Macché, qui le cose scivolano via nel fumo della memoria. D’altra parte il Partito democratico si occupa più dei vicepresidenti del gruppo parlamentare che di questi fatti che pure gli hanno fatto male e avrebbe tutto l’interesse, oltre che tutto il diritto, a pretendere le scuse di tre quarti del mondo politico.
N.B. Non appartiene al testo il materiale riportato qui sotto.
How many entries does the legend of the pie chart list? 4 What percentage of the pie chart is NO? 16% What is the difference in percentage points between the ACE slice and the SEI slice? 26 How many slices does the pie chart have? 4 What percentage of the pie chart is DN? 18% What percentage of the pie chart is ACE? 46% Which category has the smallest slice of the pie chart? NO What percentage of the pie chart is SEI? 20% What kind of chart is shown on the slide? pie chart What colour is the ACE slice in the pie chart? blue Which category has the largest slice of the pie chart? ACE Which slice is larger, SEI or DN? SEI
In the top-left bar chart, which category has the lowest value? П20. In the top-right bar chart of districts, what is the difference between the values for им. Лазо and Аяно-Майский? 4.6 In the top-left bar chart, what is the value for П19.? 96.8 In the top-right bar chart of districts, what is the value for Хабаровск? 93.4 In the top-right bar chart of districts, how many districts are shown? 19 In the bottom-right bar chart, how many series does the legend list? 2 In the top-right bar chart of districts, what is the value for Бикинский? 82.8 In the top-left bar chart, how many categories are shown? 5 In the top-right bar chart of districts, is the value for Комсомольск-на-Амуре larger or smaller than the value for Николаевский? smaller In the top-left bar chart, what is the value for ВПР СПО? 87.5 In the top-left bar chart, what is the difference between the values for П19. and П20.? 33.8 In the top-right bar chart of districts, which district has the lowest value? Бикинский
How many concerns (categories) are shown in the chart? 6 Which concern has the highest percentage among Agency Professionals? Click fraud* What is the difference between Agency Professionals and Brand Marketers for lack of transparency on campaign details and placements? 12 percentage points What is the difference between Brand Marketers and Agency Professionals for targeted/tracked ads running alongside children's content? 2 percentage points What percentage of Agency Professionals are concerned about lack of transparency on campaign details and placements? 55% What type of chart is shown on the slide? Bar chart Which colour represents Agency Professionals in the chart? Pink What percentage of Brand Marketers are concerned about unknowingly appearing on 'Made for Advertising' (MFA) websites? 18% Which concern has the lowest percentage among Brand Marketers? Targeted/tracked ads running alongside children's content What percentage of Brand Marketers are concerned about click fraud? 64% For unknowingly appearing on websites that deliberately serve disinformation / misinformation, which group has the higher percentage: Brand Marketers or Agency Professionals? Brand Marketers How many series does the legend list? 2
E così, a parte un tweet di Calenda, l’unico a picchiare duro contro i grillini, Salvini e Meloni è stato Matteo Renzi. Piaccia o non piaccia è toccato a lui difendere l’onore di quel Partito democratico che stava per abbandonare: sono le strane vendette della Storia. Sul suo Riformista Renzi è stato pesante: «Domando a Giorgia Meloni: cara presidente, hai detto che sei stata la prima ad arrivare e che saresti stata l’ultima ad andartene. Bene. Hai l’occasione. Chiudila tu la vicenda Bibbiano. Chiedi scusa. E poi spegnila tu la luce così che nessuno si accorga di chi ha la faccia rossa di vergogna». Anche stavolta, Elly Schlein non l’abbiamo vista arrivare.